Infatti, egli scrive, «Tra i tesori più preziosi esposti vi sono i rotoli liturgici, gli Exultet, di cui ne sono state ricostruite la genesi, la storia e il contenuto. Così il Museo si presenta come un valido contributo alla riscoperta delle nostre radici. Del resto la storia di oggi non si potrebbe leggere senza la storia di ieri. Le tre dimensioni del tempo – passato – presente – futuro – si intrecciano e si condizionano a vicenda. Il passato può essere nel Museo “visitato” e “ricostruito”».

Ostensorio 1839-1846,
manifattura napoletana,
argento, pietre policrome

Ma cosa sono gli Exultet. Trattasi di manoscritti liturgici, diffusi particolarmente nell’Italia meridionale nei secoli X-XIII, spesso riccamente illustrati con figurazioni simboliche di alta qualità artistica, con la particolarità che le figure sono capovolte rispetto alla scrittura, allo scopo di permetterne l’osservazione ai fedeli mentre si lasciano pendere i rotoli dal pulpito.

La pubblicazione, molto ben curata da Levante Editori di Bari (pp. 128, euro 12,91), sponsorizzata dal Lions Club “Bari Svevo”, riferisce note storiche relative alla Cattedrale (a cura di Nino Lavermicocca), alla Città vecchia e alla Basilica Paleocristiana. Inoltre, passa in rassegna il contenuto delle varie sale espositive relative ai reperti scultorei, ai dipinti ed alla sala del tesoro che raccoglie i più rappresentativi manufatti in metallo prezioso del Duomo barese, scampati alle frequenti confische e fusioni di argenti, che si accompagnarono nei secoli passati ai periodi di calamità e di guerra.

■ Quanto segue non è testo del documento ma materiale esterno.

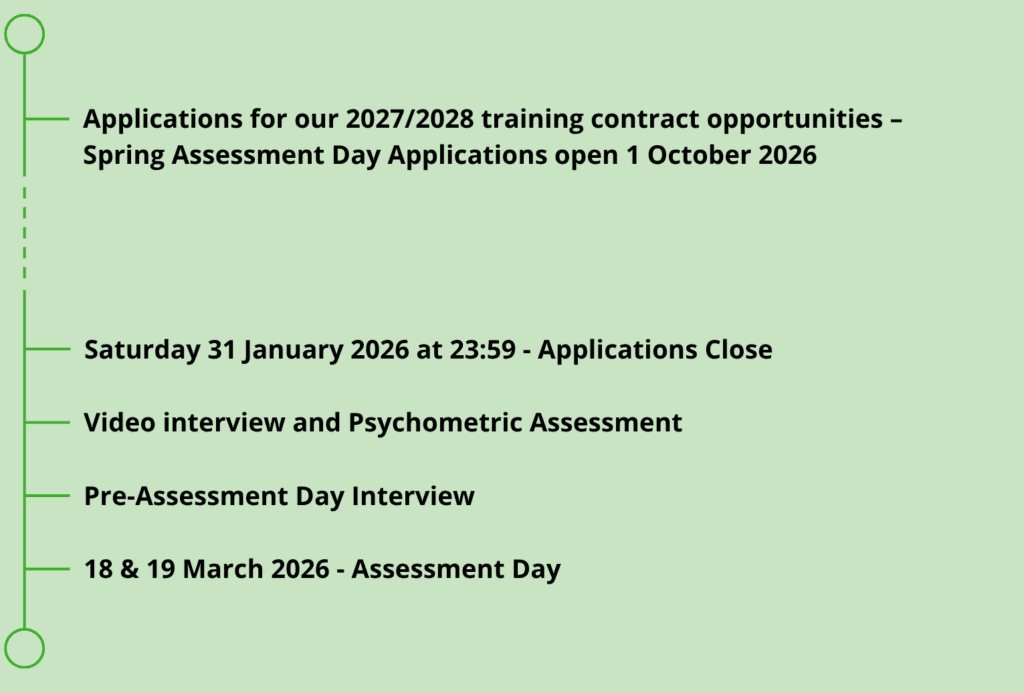 Applications for our 2027/2028 training contract opportunities – Spring Assessment Day Applications open 1 October 2026

Saturday 31 January 2026 at 23:59 - Applications Close

Video interview and Psychometric Assessment

Pre-Assessment Day Interview

18 & 19 March 2026 - Assessment Day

Completa e valorizza l’opera una serie di illustrazioni e di belle foto raffiguranti Madonne, busti dei Santi Donato e Sabino, ostensori, paramenti e arredi sacri, calici, stemmi arcivescovili, ritratti di alcuni arcivescovi che hanno retto l’Archidiocesi di Bari (Ernesto Mazzella, Giulio Vaccaro, Marcello Mimmi ed Enrico Nicodemo). Quest’ultimo successe al Cardinale Mimmi destinato a Napoli.

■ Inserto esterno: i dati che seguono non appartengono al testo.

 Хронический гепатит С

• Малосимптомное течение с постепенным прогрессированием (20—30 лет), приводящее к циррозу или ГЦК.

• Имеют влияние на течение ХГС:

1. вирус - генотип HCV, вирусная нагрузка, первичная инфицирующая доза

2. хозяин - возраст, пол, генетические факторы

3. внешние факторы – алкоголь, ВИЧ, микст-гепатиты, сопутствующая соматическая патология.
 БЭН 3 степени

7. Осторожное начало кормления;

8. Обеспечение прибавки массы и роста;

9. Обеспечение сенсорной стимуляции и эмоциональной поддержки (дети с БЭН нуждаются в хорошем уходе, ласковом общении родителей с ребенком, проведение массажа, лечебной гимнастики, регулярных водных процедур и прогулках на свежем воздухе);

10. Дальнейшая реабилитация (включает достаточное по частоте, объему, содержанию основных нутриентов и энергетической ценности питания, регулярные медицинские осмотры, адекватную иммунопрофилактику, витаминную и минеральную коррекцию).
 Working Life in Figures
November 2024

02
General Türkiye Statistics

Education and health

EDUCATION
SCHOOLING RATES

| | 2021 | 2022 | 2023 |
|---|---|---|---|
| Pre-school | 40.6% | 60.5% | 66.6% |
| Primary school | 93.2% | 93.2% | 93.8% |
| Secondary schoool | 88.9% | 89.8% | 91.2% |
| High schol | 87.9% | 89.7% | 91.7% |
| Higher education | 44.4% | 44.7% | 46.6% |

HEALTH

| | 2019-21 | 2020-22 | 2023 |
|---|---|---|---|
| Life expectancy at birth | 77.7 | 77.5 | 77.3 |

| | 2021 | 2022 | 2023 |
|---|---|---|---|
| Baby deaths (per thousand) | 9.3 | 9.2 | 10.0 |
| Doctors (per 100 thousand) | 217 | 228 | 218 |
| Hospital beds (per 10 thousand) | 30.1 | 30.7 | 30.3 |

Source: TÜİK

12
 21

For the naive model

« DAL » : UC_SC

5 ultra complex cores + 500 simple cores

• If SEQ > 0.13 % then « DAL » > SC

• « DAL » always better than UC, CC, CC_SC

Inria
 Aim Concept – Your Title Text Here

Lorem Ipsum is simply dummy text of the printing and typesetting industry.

Il volume, pubblicato a cura di Don Gaetano Barracane, è stato ideato e realizzato da Rosa Angela Finetti, a cui hanno collaborato Mariella Basile, Rosa Lorusso, Angela Melpignano, Sofia di Sciascio, Cesira Raimondi, Anna Saracino. Le foto sono dell’Archivio Museo Diocesano, Archivio Munafò, Giuseppe e Umberto Corcelli, Giuseppe Di Tullio, Fotogramma, Michele Roberto, Angelo e Giuseppe Saponara e Antonio Tartaglione.